18.01.2024

Бал во время чумы

Леопольд Стафф сказал о Галчинском:


…нам открыли его стихи,

Сколько поэзии в чепухе,

А в поэзии — чепухи.

А вот стихотворение русского поэта — Марии Петровых:

Лесьмян — он по вертикали —

В глубь земли и в глубь небес,

А Тувим — в долины, в дали,

Где на горизонте — лес.

 

А Галчинскй? Разве просто

Обозреть его добро:

Зелень, серебро и звезды,

Звезды, зелень, серебро.

Итак, чепуха — и благородный металл. Но такова алхимия Галчинского — в его тигле мишура превращается в серебро чистой пробы.

Не всегда поэта переводят поэты, и еще реже пишут о нем не статьи и трактаты, а стихи. Гёте, Байрон, Мицкевич, Лорка — больше в русской поэзии не припомню (исключая, конечно, Гомера). Но это титаны, символы. А вот о беззаконном, легковесном Галчинском Александр Ревич написал поэму; стихами говорили о нем Мария Петровых и Давид Самойлов — и речь шла не о символическом пьедестале, а о чем-то близком и понятном, почти родном. В стихотворении Самойлова «Соловьи Ильдефонса Константы» строки:

Ильдефонс играет на скрипке, потом на гитаре

И снова играет на скрипке... —

не поэтический вымысел. Галчинский действительно играл на скрипке, и не только. Строфа из этого же стихотворения, некогда вычеркнутая цензурой:

Плачет редактор, за ним расплакался цензор,

Плачет директор издательства и все его консультанты:

«Зачем я его правил? Зачем я его резал?

Что он делает с нами? Ах, Ильдефонс Константы...» —

тоже биографична. Издательские перипетии, хорошо знакомые русскому поэту Самойлову, портили кровь и его польскому собрату — «зеленому Константы». И в довоенной Польше, и в послевоенной он был одинаково независим и неудобен. А на рубеже сороковых–пятидесятых Галчинский-сатирик — автор сценических гротесков, целого театра, почти абсурдистского, под названием «Зеленый гусь», окончательно вывел власть из терпения: на носу светлое будущее, а какой-то стихотворец дурачится. Но Галчинский держался старинного и испытанного правила: все, что смешно, уже не страшно. В общем, он угодил в опалу. После ждановской буллы о ересях в искусстве в Советском Союзе обязали все областные и республиканские писательские организации выявить своих ахматовых и зощенок (о если бы!..). Мутный вал докатился до соцлагеря, и Галчинский оказался в роли польского Зощенки. «3еленый гусь» приказал долго жить (в заключительном спектакле его съели коты). Да и стихи легли в стол, дожидаясь посмертной славы.

▸ Исходные данные:

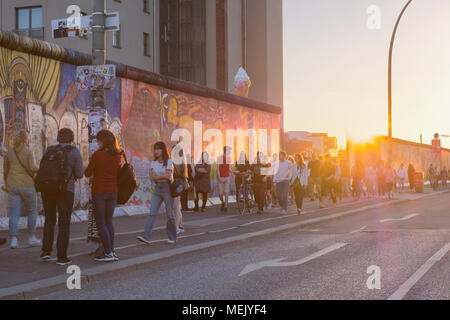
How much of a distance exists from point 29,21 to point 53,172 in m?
28.0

▸ Короткое задание:
Замените, пожалуйста, «алхимия» на «магия» во фрагменте текста о Галчинском от «А Галчинскй? Разве» до «серебро чистой пробы.». Приведите этот фрагмент с заменой.

▸ Ответ на задание:
А Галчинскй? Разве просто

Обозреть его добро:

Зелень, серебро и звезды,

Звезды, зелень, серебро.

Итак, чепуха — и благородный металл. Но такова магия Галчинского — в его тигле мишура превращается в серебро чистой пробы.